Two people in the Netherlands were injured by debris after a Boeing 747 cargo flight suffered an engine fire after taking off from Maastricht on Saturday.
Dutch Aviation authorities are investigating after a Boeing 747 aircraft suffered an engine fire and scattered debris near Maastricht.
According to local police, two people were injured by wreckage in the southern town of Meerssen on Saturday.
An elderly woman was hit in the head and had to be treated in hospital, while a child was also reportedly slightly injured and suffered burns when trying to pick up pieces of plane debris from the ground. Several cars and houses were also damaged.
Maastricht Aachen Airport said the Boeing 747-400 cargo aircraft suffered an "engine fire" on its way to New York and was forced to land in Liège.
"At the end of the afternoon, an engine fire started on an aircraft after take-off," the airport said, adding that the plane was able to continue flying on three engines.
The Dutch aviation safety board (Onderzoeksraad) has launched an exploratory investigation into the incident.
Netherlands police's National Unit has said their Air Traffic Control department is also investigating "whether there is any culpability".
According to the Dutch airport, the Longtail Aviation Flight 5504 was carrying "general cargo and pharmaceuticals".
"A few seconds after take-off, air traffic control detected an engine fire and informed the pilots of the aircraft," a statement read, "they then switched off the relevant engine and sent out a distress signal."
The pilots decided to land in Liège because the runway is longer than in Maastricht, meaning a heavy aircraft with a large amount of fuel onboard has more space to land safely.
In the US, a Boeing 777-200 passenger flight was forced to make an emergency landing after suffering an engine failure, which also scattered debris across suburban Denver.
"We understand that people are shocked and regret that this has happened," said Maastricht Aachen Airport.
"Our attention is now primarily focused on those directly involved in this incident ... what exactly happened to cause the engine fire is not clear at this time."
The authorities are organising a meeting with local residents in Meerssen to explain the incident further.
"The Dutch Safety Board and the Aviation Police are conducting an investigation into this, to which we and the airline company are providing full cooperation," the airport said.
"We want to await these investigations and do not want to anticipate the results by speculating.
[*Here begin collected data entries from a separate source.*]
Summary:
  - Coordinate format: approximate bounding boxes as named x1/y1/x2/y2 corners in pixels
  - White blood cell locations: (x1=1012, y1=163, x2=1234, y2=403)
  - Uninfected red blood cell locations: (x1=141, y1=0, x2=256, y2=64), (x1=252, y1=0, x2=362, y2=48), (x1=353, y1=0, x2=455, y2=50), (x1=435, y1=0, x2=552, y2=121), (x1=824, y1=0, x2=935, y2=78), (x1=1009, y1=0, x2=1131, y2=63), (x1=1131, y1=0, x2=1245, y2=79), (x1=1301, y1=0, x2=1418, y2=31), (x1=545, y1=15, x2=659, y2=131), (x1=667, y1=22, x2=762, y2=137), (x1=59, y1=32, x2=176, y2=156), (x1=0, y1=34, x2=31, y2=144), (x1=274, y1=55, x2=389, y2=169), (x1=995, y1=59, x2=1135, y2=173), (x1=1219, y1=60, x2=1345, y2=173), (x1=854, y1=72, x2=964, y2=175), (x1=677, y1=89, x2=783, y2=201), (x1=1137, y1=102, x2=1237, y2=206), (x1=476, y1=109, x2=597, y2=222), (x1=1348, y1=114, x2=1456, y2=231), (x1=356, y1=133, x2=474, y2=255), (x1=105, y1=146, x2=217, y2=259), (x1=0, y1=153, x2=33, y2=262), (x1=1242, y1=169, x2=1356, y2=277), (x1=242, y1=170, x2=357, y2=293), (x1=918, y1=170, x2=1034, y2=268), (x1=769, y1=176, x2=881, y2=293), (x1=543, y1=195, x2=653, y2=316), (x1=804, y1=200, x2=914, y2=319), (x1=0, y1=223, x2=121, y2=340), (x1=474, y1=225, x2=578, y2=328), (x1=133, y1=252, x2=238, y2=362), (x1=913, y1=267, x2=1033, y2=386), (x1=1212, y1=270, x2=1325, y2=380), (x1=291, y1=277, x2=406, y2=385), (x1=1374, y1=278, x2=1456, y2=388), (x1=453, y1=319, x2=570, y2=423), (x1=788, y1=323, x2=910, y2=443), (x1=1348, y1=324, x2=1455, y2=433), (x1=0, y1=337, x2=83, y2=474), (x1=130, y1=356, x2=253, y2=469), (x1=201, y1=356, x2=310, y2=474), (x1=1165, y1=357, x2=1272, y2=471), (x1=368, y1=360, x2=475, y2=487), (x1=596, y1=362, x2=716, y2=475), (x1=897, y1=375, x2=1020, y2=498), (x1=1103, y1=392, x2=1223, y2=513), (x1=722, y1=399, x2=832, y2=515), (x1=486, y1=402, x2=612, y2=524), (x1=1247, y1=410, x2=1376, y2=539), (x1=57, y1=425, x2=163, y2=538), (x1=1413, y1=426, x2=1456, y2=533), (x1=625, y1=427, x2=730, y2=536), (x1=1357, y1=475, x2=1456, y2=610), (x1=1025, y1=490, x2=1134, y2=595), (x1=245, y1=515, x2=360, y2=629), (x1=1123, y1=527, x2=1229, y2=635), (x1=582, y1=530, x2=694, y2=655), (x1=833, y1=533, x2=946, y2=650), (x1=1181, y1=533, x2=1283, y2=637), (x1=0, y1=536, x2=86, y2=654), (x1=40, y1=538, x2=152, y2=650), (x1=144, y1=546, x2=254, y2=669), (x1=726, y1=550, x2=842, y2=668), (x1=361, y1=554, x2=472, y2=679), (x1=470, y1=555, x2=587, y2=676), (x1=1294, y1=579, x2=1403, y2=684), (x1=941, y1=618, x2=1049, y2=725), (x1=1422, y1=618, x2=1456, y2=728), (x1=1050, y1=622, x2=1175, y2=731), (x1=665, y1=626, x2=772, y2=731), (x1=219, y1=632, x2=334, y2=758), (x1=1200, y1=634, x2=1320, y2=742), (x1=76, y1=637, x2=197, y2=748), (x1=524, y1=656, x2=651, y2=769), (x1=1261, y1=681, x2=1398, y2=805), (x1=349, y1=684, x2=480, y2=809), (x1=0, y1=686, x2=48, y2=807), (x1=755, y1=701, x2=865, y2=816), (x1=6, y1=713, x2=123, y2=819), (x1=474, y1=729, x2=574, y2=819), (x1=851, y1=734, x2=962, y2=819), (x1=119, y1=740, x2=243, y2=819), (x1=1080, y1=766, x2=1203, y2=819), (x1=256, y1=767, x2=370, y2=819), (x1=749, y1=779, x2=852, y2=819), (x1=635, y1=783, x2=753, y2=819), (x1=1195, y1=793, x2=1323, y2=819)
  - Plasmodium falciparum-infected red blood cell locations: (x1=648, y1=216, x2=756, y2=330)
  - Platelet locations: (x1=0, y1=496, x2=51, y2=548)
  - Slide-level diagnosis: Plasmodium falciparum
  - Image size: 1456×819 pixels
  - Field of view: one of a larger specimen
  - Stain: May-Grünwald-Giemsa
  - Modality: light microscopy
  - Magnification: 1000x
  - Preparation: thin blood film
That does not help anyone at the moment."
Boeing has referred Euronews to the Dutch Safety Board for any information about the incident.
Meanwhile, the European Union Aviation Safety Agency (EASA) has confirmed that both aircraft in the US and Netherlands were equipped with similar engines.
"EASA is aware of the two unrelated incidents at the weekend involving Boeing aircraft equipped with Pratt and Whitney P&W4000 engines," a spokesperson told Euronews.
"We are in contact with the FAA, which is the primary certification authority for the engines and for Boeing aircraft, and have requested further information about the cause of the incidents, so as to determine what action may need to be taken."